Der Verlust der Freiheit
Auch der Bundespräsident Fran-Walter Steinmeier steht an der Seite der Patriarchin, wie in seiner Fernsehansprache zu Ostern am 11.04.2020 jedem klar wurde. Steinmeier sagt:
“Es tut weh, auf den Besuch bei den Eltern zu verzichten. Großeltern zerreißt es das Herz, nicht wenigstens an Ostern die Enkel umarmen zu können. Und viel mehr noch ist anders in diesem Jahr. Kein buntes Gewimmel in Parks und Straßencafés. Für viele von Ihnen nicht die lang ersehnte Urlaubsreise. Für Gastwirte und Hoteliers kein sonniger Start in die Saison. Und für die Gläubigen kein gemeinsames Gebet. Und für uns alle die bohrende Ungewissheit: Wie wird es weitergehen?”

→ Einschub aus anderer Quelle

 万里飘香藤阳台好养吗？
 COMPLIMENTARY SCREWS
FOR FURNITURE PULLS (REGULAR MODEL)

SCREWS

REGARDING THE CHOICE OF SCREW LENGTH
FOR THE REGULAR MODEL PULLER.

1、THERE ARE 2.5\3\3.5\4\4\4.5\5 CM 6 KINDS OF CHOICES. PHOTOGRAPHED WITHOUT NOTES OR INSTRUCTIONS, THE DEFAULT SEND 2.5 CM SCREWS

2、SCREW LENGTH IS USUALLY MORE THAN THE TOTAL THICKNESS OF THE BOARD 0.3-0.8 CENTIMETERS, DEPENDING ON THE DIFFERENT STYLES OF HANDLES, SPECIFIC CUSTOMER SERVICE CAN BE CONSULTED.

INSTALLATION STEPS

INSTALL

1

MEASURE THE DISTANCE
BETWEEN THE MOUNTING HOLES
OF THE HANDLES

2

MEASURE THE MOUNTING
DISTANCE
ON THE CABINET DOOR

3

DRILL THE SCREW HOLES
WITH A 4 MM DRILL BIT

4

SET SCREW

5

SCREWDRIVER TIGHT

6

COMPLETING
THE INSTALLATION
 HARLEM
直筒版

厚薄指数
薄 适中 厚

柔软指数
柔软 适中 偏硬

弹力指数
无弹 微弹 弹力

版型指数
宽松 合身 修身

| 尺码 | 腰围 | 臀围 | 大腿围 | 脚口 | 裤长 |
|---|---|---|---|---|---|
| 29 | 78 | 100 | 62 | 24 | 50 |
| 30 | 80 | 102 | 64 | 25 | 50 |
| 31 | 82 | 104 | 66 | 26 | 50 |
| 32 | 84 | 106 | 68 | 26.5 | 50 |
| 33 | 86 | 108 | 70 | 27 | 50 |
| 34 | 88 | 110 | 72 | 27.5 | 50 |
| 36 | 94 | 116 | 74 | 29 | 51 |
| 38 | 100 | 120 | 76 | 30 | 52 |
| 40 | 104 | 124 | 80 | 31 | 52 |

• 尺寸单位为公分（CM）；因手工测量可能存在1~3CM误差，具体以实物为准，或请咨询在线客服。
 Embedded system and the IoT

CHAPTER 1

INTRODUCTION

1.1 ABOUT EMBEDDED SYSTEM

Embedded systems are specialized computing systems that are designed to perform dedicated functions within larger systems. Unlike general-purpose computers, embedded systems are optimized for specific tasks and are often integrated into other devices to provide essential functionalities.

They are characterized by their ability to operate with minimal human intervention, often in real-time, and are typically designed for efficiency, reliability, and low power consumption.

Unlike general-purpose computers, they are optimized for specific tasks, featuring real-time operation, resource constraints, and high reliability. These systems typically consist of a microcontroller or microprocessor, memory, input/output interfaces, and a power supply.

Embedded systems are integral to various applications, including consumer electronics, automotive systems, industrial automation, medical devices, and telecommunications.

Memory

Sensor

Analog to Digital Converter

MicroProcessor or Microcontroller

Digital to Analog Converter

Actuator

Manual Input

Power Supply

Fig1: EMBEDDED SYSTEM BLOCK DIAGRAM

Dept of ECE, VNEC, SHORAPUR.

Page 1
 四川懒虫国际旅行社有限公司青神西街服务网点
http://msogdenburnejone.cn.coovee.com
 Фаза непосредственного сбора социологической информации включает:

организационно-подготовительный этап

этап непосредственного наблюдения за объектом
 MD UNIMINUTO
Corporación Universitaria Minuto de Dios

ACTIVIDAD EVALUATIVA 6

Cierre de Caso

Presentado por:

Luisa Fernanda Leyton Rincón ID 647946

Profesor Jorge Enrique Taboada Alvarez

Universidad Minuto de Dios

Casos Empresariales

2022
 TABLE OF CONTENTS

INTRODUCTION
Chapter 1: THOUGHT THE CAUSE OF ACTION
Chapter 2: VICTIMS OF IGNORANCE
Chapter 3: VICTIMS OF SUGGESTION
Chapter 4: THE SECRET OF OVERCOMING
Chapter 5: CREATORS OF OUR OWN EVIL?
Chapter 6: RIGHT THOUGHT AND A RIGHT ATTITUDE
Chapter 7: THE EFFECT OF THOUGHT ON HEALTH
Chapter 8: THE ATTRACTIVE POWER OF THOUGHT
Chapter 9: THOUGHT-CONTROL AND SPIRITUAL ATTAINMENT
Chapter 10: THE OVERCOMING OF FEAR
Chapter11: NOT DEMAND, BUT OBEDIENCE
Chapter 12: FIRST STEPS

Ein Zurück zu alten Gewohnheiten werde es nicht geben. Die Welt danach werde eine andere sein, sagte Steinmeier. Die Pandemie sei “eine Prüfung unserer Menschlichkeit. Sie ruft das Schlechteste und das Beste in den Menschen hervor. Zeigen wir einander doch das Beste in uns!”
Die Menschen gaben den Diktatoren freiwillig oder unter Zwang zu allen Zeiten ihr Bestes: Ihre Freiheit.